Your answer should be only the lines below from the one with "[researcher-annotated camera trap]" to the one with "A: Impala (Aepyceros melampus).", repeated exactly, ends included.

***** Dataset content

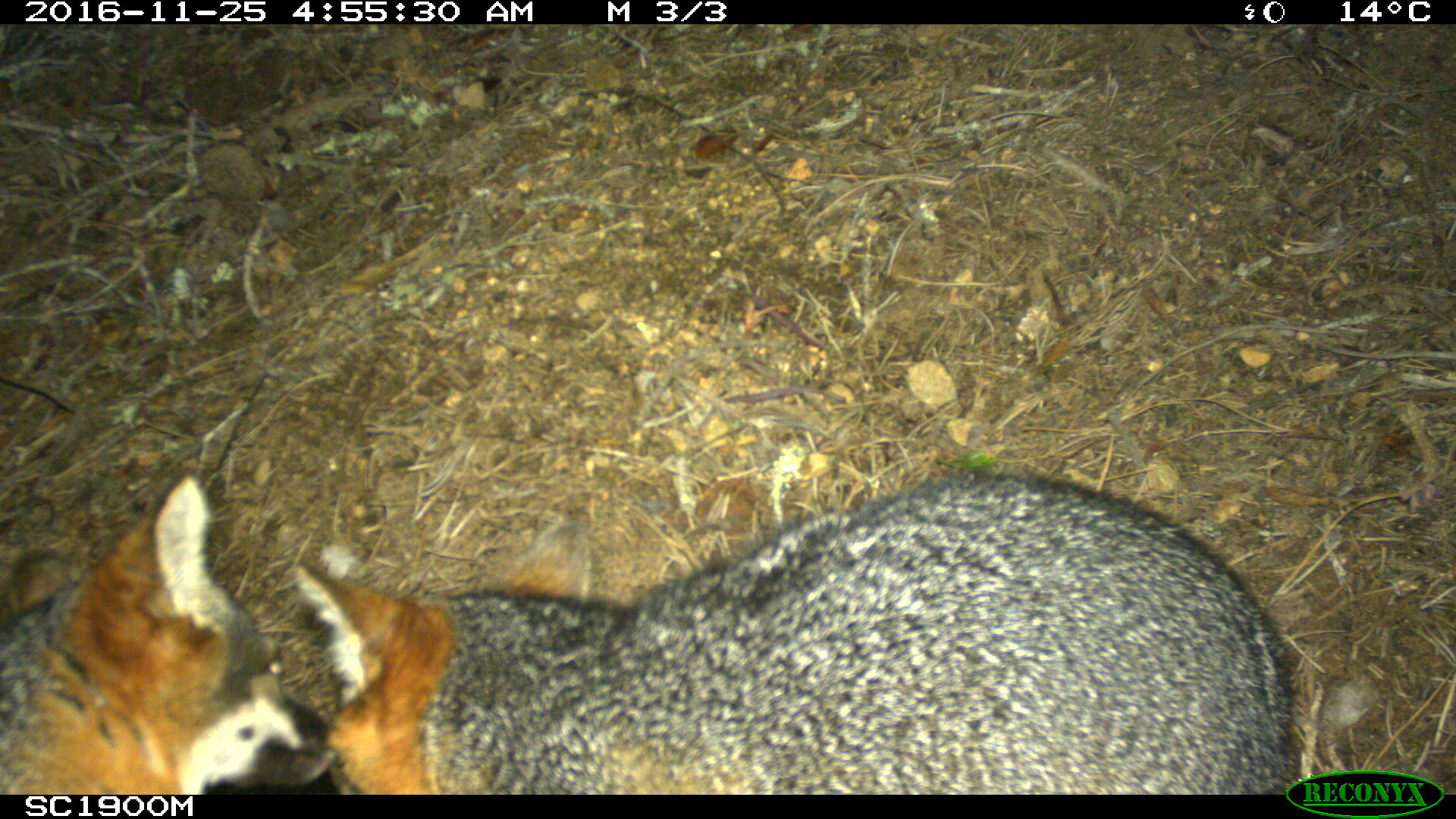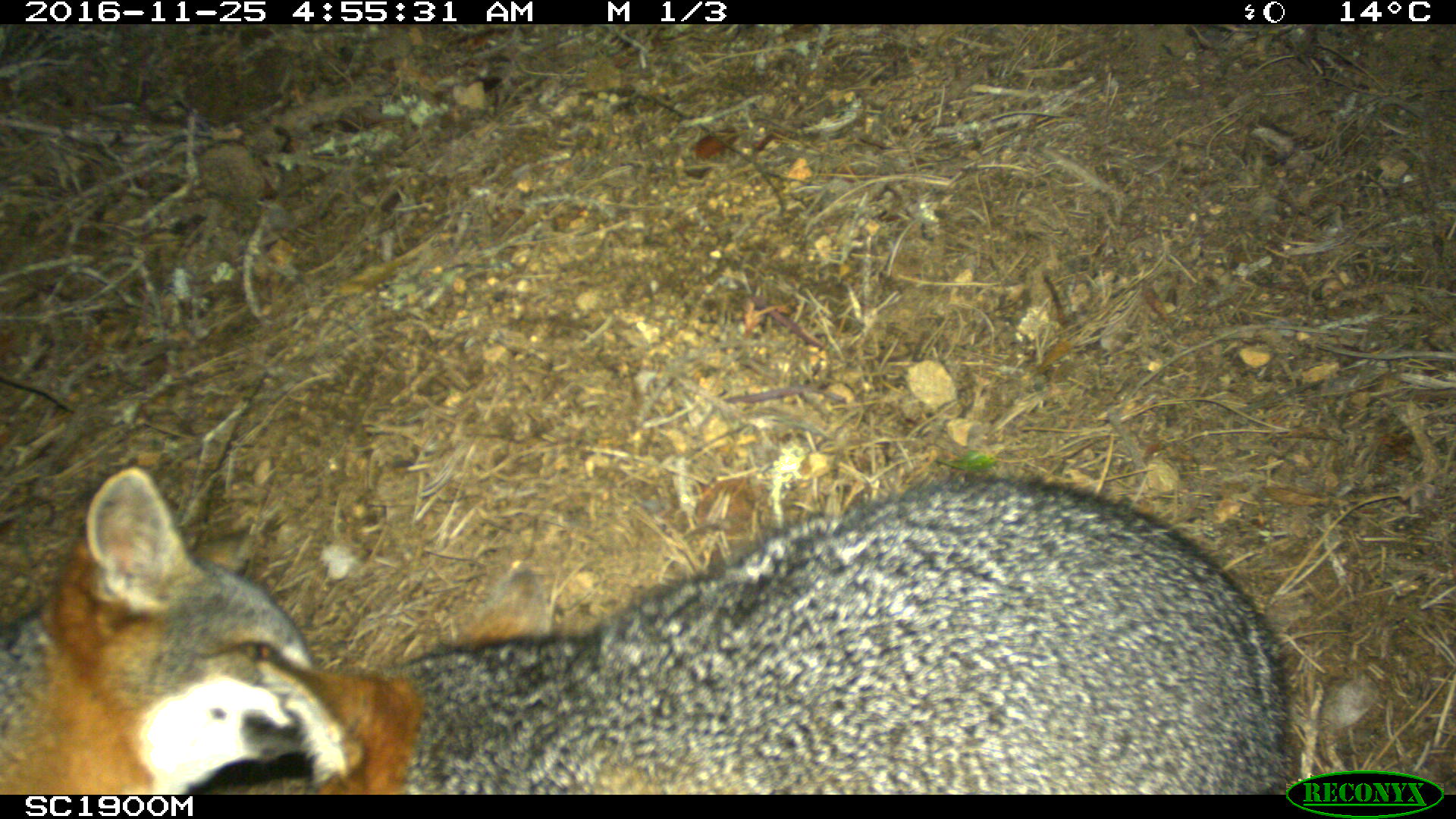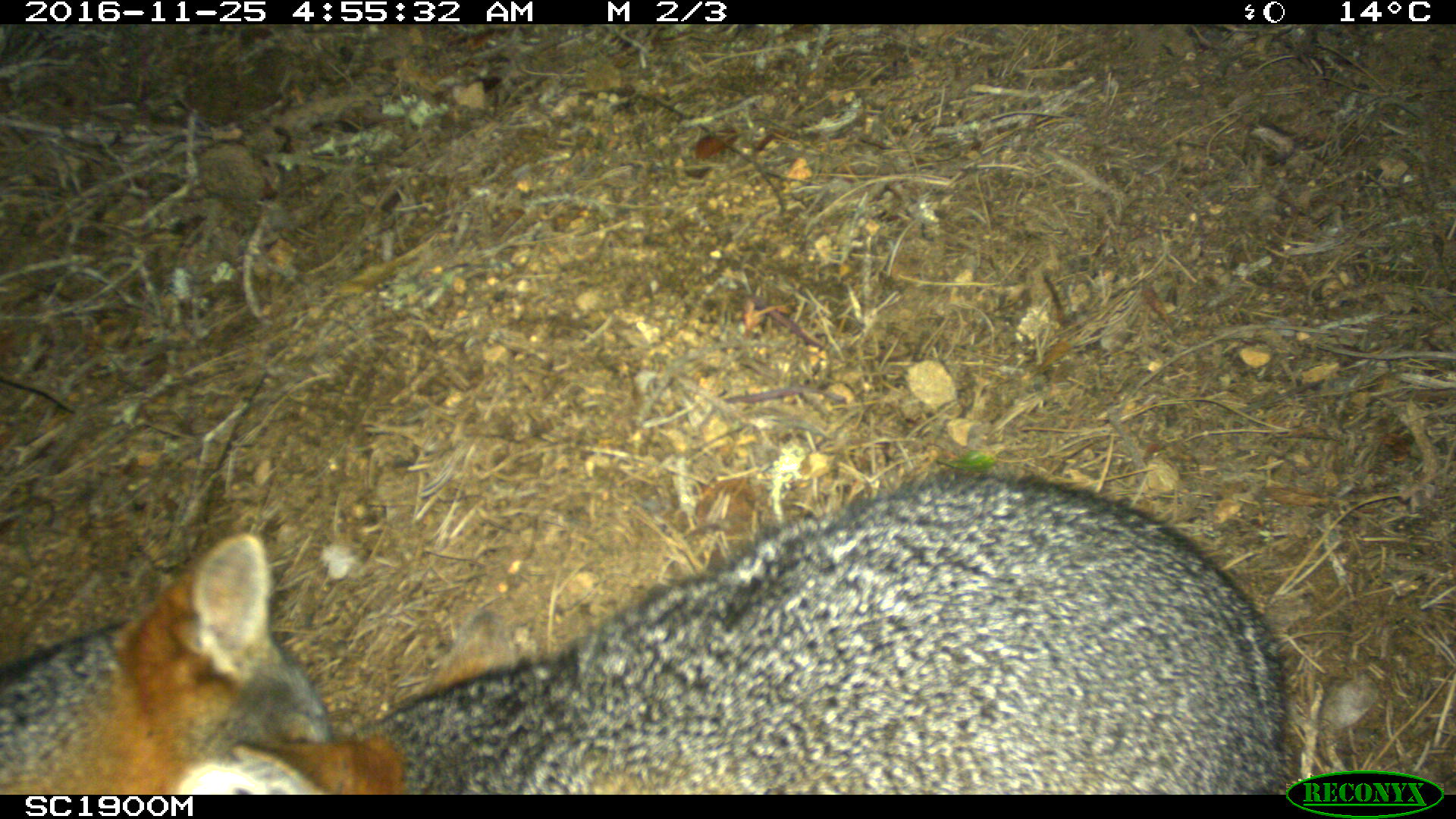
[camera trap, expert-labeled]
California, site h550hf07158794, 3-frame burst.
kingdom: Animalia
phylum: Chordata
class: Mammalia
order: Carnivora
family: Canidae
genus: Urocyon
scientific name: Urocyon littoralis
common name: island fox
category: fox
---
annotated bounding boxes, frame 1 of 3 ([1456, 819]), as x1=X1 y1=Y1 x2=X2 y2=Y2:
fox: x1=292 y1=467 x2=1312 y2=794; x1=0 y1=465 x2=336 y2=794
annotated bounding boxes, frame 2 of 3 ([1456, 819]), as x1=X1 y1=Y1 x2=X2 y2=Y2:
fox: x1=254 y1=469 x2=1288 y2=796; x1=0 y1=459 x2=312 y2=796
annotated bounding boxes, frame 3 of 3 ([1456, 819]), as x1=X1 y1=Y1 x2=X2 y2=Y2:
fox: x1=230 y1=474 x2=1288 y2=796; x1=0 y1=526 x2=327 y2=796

**********
***** Dataset content

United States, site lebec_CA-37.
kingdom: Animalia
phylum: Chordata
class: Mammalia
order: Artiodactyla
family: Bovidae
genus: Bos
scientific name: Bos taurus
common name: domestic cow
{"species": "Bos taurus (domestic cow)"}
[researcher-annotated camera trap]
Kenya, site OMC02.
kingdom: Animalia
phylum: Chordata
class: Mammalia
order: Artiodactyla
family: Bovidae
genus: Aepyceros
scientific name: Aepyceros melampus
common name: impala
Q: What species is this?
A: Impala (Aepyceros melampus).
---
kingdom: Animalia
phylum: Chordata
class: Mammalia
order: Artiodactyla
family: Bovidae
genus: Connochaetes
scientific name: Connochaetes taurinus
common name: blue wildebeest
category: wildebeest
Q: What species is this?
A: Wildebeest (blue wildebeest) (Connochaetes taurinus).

**********
***** Dataset content

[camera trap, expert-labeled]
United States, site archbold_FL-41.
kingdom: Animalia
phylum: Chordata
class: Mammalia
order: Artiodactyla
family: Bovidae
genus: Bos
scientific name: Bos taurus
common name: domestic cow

**********

Task response =>
[researcher-annotated camera trap]
Kenya, site OMC02.
kingdom: Animalia
phylum: Chordata
class: Mammalia
order: Artiodactyla
family: Bovidae
genus: Aepyceros
scientific name: Aepyceros melampus
common name: impala
Q: What species is this?
A: Impala (Aepyceros melampus).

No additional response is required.